Proposed Collection; Comment Request

Upon Written Request, Copies Available From: Securities and Exchange 
Commission, Office of FOIA Services, 100 F Street NE, Washington, DC 
20549-2736

Extension:
    Rule 17f-6

    Notice is hereby given that, pursuant to the Paperwork Reduction 
Act of 1995 (44 U.S.C. 3501-3520), the Securities and Exchange 
Commission (the ``Commission'') is soliciting comments on the 
collection of information summarized below. The Commission plans to 
submit this existing collection of information to the Office of 
Management and Budget for extension and approval.
    Rule 17f-6 (17 CFR 270.17f-6) under the Investment Company Act of 
1940 (15 U.S.C. 80a) permits registered investment companies 
(``funds'') to maintain assets (i.e., margin) with futures commission 
merchants (``FCMs'') in connection with commodity transactions effected 
on both domestic and foreign exchanges. Before the rule's adoption, 
funds generally were required to maintain these assets in special 
accounts with a custodian bank.
    The rule requires a written contract that contains certain 
provisions designed to ensure important safeguards and other benefits 
relating to the custody of fund assets by FCMs. To protect fund assets, 
the contract must require that FCMs comply with the segregation or 
secured amount requirements of the Commodity Exchange Act (``CEA'') and 
the rules under that statute. The contract also must contain a 
requirement that FCMs obtain an acknowledgment from any clearing 
organization that the fund's assets are held on behalf of the FCM's 
customers according to CEA provisions.
    Because rule 17f-6 does not impose any ongoing obligations on funds 
or

[[Page 58373]]

FCMs, Commission staff estimates there are no costs related to existing 
contracts between funds and FCMs. This estimate does not include the 
time required by an FCM to comply with the rule's contract requirements 
because, to the extent that complying with the contract provisions 
could be considered ``collections of information,'' the burden hours 
for compliance are already included in other PRA submissions.\1\ 
Commission staff estimates that approximately 1,302 series of 155 funds 
report that futures commission merchants and commodity clearing 
organizations provide custodial services to the fund.\2\
---------------------------------------------------------------------------

    \1\ The rule requires a contract with the FCM to contain two 
provisions requiring the FCM to comply with existing requirements 
under the CEA and rules adopted thereunder.

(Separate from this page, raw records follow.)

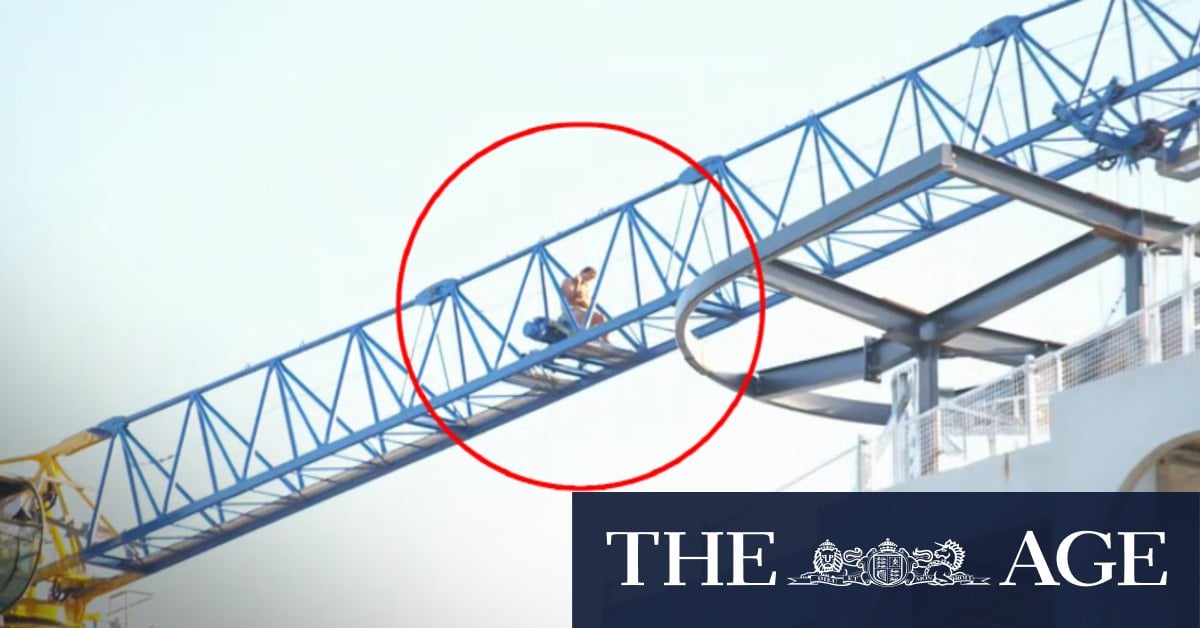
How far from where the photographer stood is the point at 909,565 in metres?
26.1

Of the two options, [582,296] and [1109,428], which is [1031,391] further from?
[582,296]

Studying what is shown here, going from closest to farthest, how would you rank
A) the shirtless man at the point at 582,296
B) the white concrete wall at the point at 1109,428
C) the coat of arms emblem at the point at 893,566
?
the white concrete wall at the point at 1109,428 < the coat of arms emblem at the point at 893,566 < the shirtless man at the point at 582,296

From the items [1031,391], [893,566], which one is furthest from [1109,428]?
[893,566]

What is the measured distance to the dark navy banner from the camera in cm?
2105

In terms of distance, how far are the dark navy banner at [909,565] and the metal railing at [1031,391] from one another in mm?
597

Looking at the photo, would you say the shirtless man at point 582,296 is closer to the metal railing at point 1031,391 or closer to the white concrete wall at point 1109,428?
the metal railing at point 1031,391

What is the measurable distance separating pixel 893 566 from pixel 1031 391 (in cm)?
424

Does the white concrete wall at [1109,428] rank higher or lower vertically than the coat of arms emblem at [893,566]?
higher

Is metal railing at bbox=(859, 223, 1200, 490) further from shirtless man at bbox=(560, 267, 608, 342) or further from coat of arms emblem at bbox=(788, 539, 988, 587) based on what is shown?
shirtless man at bbox=(560, 267, 608, 342)

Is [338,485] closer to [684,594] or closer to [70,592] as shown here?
[70,592]

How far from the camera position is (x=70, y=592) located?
198 ft

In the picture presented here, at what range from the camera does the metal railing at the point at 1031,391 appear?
20.8 m

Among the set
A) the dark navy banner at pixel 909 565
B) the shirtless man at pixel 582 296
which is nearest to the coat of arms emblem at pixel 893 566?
the dark navy banner at pixel 909 565

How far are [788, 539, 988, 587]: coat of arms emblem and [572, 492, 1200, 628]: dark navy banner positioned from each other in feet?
0.07
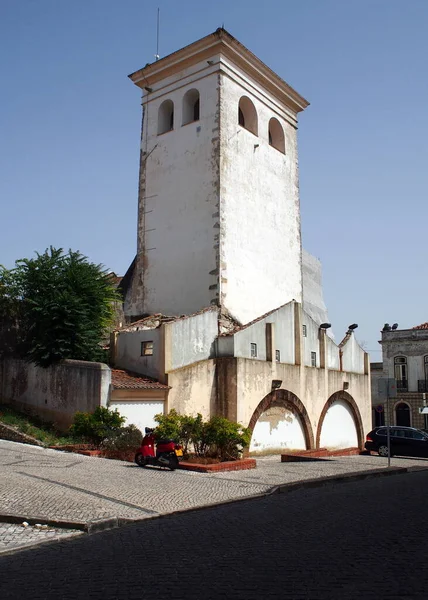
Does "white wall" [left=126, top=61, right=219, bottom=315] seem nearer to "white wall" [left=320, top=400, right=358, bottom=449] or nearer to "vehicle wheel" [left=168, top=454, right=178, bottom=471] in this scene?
"white wall" [left=320, top=400, right=358, bottom=449]

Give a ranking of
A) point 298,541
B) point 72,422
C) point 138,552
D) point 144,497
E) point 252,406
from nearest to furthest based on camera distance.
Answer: point 138,552 < point 298,541 < point 144,497 < point 72,422 < point 252,406

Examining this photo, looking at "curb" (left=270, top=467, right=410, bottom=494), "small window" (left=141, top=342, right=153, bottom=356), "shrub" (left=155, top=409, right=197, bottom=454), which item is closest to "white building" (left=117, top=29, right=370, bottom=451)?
"small window" (left=141, top=342, right=153, bottom=356)

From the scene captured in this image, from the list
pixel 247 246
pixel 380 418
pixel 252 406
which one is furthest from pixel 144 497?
pixel 380 418

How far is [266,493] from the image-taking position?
35.9ft

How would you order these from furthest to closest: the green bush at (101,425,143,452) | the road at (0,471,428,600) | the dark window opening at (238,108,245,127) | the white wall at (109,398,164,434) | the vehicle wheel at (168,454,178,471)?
the dark window opening at (238,108,245,127)
the white wall at (109,398,164,434)
the green bush at (101,425,143,452)
the vehicle wheel at (168,454,178,471)
the road at (0,471,428,600)

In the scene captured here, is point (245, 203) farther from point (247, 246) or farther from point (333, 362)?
point (333, 362)

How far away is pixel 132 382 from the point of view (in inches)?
683

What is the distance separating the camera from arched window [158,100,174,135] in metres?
26.0

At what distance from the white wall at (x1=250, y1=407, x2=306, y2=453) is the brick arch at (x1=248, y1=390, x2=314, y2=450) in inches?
6.6

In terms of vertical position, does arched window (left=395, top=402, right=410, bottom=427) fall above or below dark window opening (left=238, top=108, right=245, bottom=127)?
below

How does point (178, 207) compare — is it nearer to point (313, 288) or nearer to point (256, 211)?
point (256, 211)

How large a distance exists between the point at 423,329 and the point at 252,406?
85.5ft

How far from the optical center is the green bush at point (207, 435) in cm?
1537

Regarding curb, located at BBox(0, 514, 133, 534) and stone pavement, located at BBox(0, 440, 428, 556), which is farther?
stone pavement, located at BBox(0, 440, 428, 556)
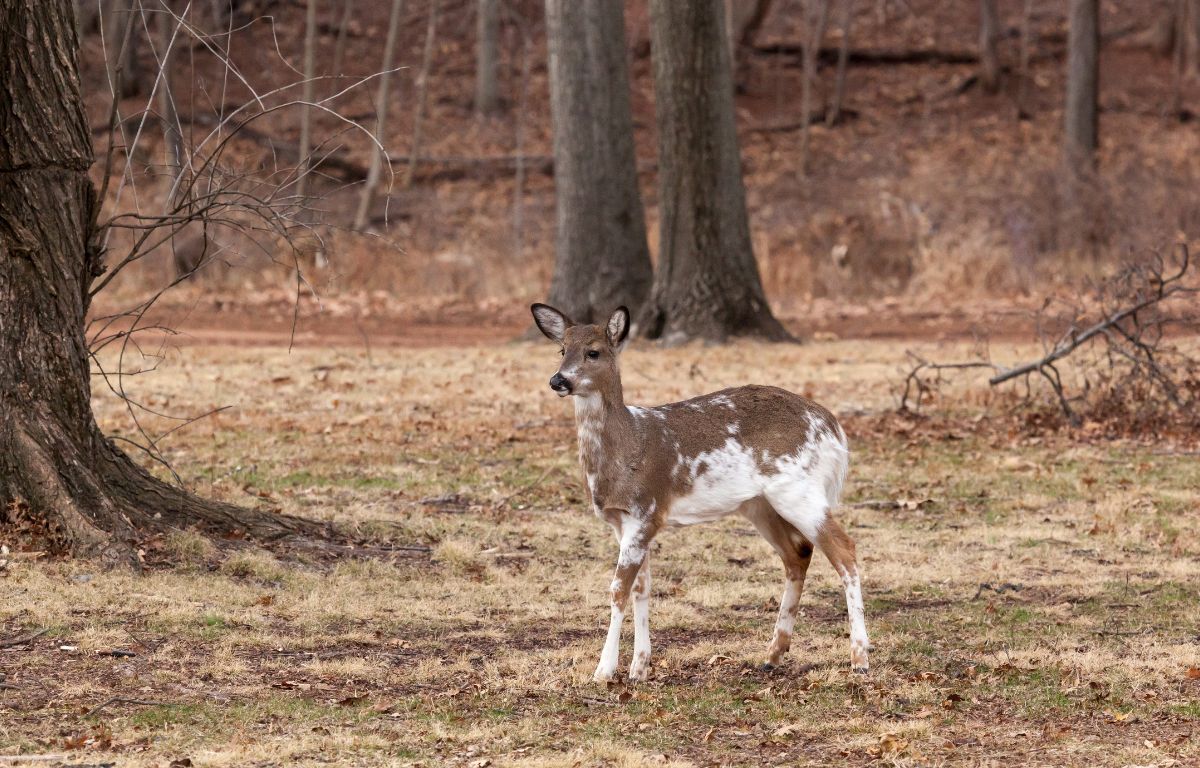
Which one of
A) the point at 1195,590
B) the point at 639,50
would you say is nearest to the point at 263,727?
the point at 1195,590

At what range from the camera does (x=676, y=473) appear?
23.2ft

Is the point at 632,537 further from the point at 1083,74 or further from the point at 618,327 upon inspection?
the point at 1083,74

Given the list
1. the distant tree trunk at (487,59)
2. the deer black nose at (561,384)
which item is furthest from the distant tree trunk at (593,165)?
the distant tree trunk at (487,59)

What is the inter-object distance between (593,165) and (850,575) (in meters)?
14.6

Thus, to the extent 
these provisions could be considered collections of information, the 
hours required for compliance would be included in the collection of 
information burden hours submitted by the CFTC for its rules.
    \2\ This estimate is based on the number of funds that reported 
on Form N-CEN from July 31, 2020- July 31, 2021, in response to sub-
items C.12.6. and D.14.6. Money market funds are excluded from this 
estimate because they are not eligible securities.
---------------------------------------------------------------------------

    Commission staff, however, estimates that any burden of the rule 
would be borne by funds and FCMs entering into new contracts pursuant 
to the rule as set forth in Table 1 below:

                     Table 1--Burden of Information Collection for Complying With Rule 17f-6
----------------------------------------------------------------------------------------------------------------
                                         Estimated responses     Estimated hours burden   Estimated cost burdens
----------------------------------------------------------------------------------------------------------------
New contracts with FCMs annually.....
                                       130 series.............  130 series x 0.1 hours   13 hours x $425
                                       15 funds \1\...........   = 13 hours.              (attorney) \4\ =
                                                                15 funds x 1 hour = 15    $5,525
                                                                 hours.                  15 hours x $425
                                                                                          (attorney) \4\ =
                                                                                          $6,375
                                                                13 hours + 15 hours =    $5,525 + $6,375 =
                                                                 28 hours \3\.            $11,900
                                      --------------------------------------------------------------------------
    Totals...........................  130 series and 15 funds  28 hours annually......  $11,900 annually
                                        annually \2\.
                                      --------------------------------------------------------------------------
----------------------------------------------------------------------------------------------------------------
\1\ These estimates are based on the assumption that 10% of series and funds that currently effect commodities
  transactions enter into new FCM contracts each year. This assumption encompasses series and fund that enter
  into FCM contracts for the first time, as well as fund complexes and fund that change the FCM with whom they
  maintain margin accounts for commodities transactions.
\2\ Commission staff estimates that approximately155 funds, representing 1,302 separate fund series, currently
  effect commodities transactions and could deposit margin with FCMs in connection with those transactions
  pursuant to rule 17f-6. Staff further estimates that of this number, 15 funds and 130 series enter into new
  contracts with FCMs each year.
\3\ Based on conversations with fund representatives, Commission staff understands that funds typically enter
  into contracts with FCMs on behalf of series that engage in commodities transactions. Series covered by the
  contract are typically listed in an attachment, which may be amended to encompass new series. Commission staff
  estimates that the burden for a fund to enter into a contract with an FCM that contains the contract
  requirements of rule 17f-6 is one hour, and further estimates that the burden to add a series to an existing
  contract between a fund and an FCM is 6 minutes.
\4\ The $425 per hour figure for an attorney is from SIFMA's Management & Professional Earnings in the
  Securities Industry 2013, updated for 2021 modified by Commission staff to account for an 1,800-hour work-year
  and multiplied by 5.35 to account for bonuses, firm size, employee benefits and overhead.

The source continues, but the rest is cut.